В эти дни, посетил я таинственную Белую Гору, Monte Albano, между Пизой и Флоренцией, где прилеплено к острому холму, как ласточкино гнездо, маленькое селение Винчи. Я восходил на гору, подымаясь все выше и выше, как будто побеждая суровые, нахмуренные горы, облитые ветром, и, с каждым шагом, даль открывалась все шире и шире, как будто узкая тропинка уходила из-под ног моих, и медленно, с неощутимой плавностью, я летел над волнистыми, падающими далями, на исполинских крыльях. И было мне видение, и я услышал слова:
«С горы, которая получила имя свое от Победителя — (vinci, vincere, значит „побеждать“) — предпримет свой первый полет Великая Птица, il Grande Ucello, Человек на спине огромного Лебедя, наполняя мир изумлением, наполняя все книги своим бессмертным именем. — И вечная слава гнезду, где он родился!» (Леонардо да Винчи).
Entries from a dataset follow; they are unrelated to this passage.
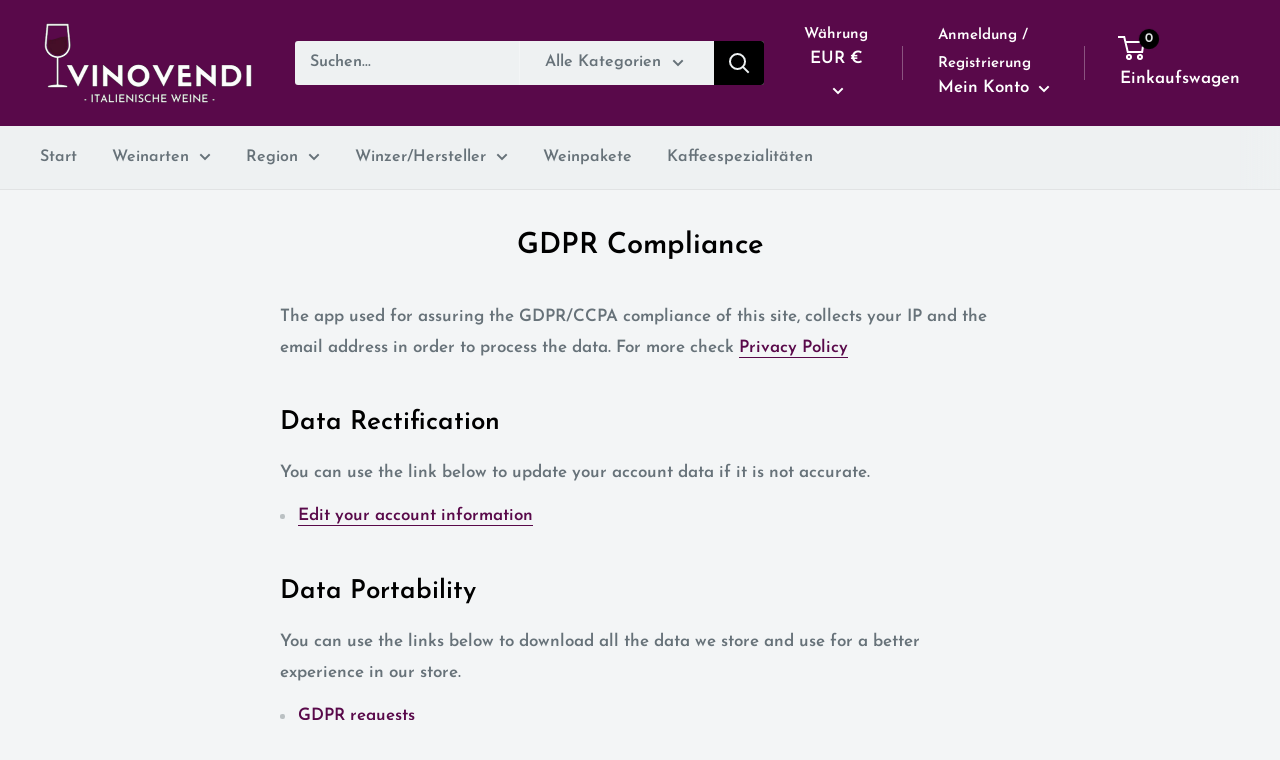

--- FILE ---
content_type: text/javascript
request_url: https://vinovendi.de/cdn/shop/t/9/assets/custom.js?v=90373254691674712701638455838
body_size: -787
content:
//# sourceMappingURL=/cdn/shop/t/9/assets/custom.js.map?v=90373254691674712701638455838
О, конечно, я уже тогда понимал, что ницшеанское безбожие — детские пеленки для титана Винчи; что он — предтеча не только Антихриста; что можно сказать об этих двух титанах человеческого духа, Винчи и Гете, то, что старинный биограф говорит о Спинозе: «Человек, пьяный Богом». Я уже тогда понимал, что оба они менее всего материалисты-безбожники и менее всего повинны в тех плоских и пошлых выводах, которые делают из науки невежды; что оба могли бы сказать, как сказал один из них, Винчи: «Малое знание отводит от Бога, великое приводит к Нему».
«Я утверждаю, — писал Леонардо в „Началах механики“, — что сила есть нечто духовное, незримое, потому что в ней жизнь бестелесная». — «В природе нет ничего, кроме силы и движения. Сила есть воля к счастью, вечное движение мира к последнему равновесию, Первому Двигателю, il Primo Motore».
Сила не «воля к бытию», как у Шопенгауэра, не «воля к могуществу», как у Ницше, а «воля к счастью», к «блаженству». Тут, конечно, разница огромная. Вспомнить, что в Евангелии основной религиозный опыт — Блаженства.
Когда он познает природу, учится, он молится. Вслушайтесь, разве это не молитва: «О, дивная справедливость Твоя, о, божественная необходимость Твоя, Первый Двигатель! О, divina necessita di te Primo Motore!»